Introduction
ACTA is a fascinating and in places disturbing document. But it is worthy of attention not only for what is there on the page, but for what is not there. I hope to convince you that we all – governments, trade negotiators, right holders, civil society and user interests – have as much to learn from the absences in ACTA as from its black-and-white text.
From Ambition to Vague Aspirational Statements and Optional Extras
The ACTA negotiations started out with high, evangelical ambitions: to promote IP enforcement through global cooperation and to establish the “gold standard” for IP enforcement rules and procedures. Early leaked texts showed how major players like the United States and the European Union aspired to export their own detailed, right holder–friendly systems.
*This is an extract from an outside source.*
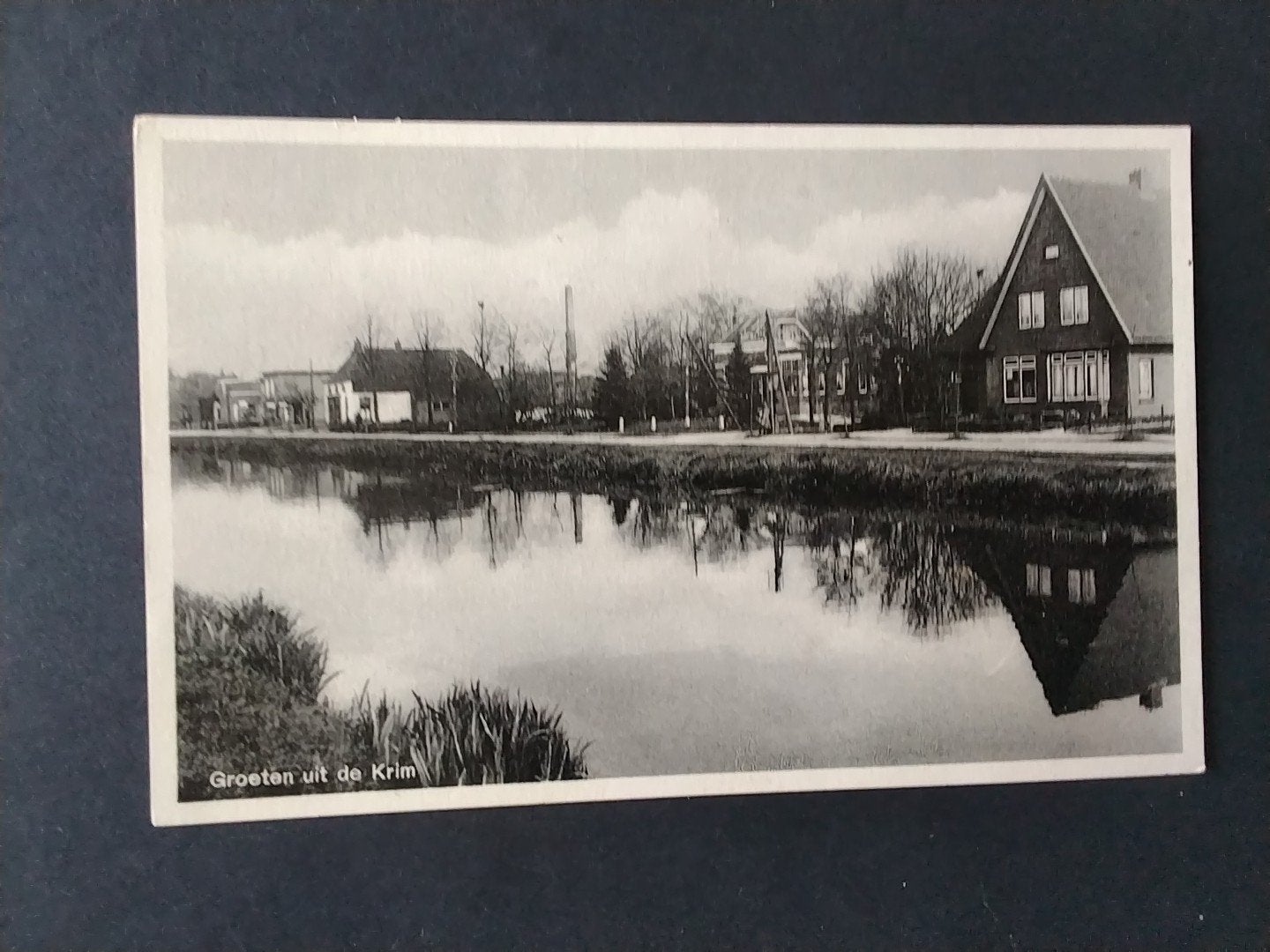 De Krim, Ophalen of Verzenden
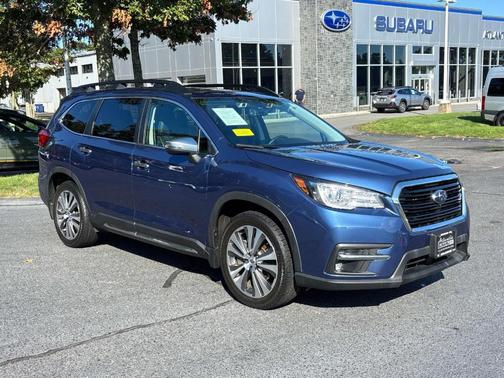2021 Subaru Ascent Touring 7-Passenger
The United States wanted its digital copyright regulations: comprehensive rules against “hacking” technological protections like encryption and copy controls, and safe harbours for Internet intermediaries conditioned on those intermediaries becoming Internet police, removing infringements and kicking the intransigent off the Internet entirely. The United States also wanted extensive rules criminalising even non-commercial copyright infringements – based on its own No Electronic Theft Act of 1999.
The EU wanted extensive measures for intercepting IP infringement at the border, including requirements to stop infringing goods “in transit,” as well as at the point of import or export, and the extension of these measures and other enforcement measures to patents, designs, and the EU’s own favoured form of IP protection: geographical indications.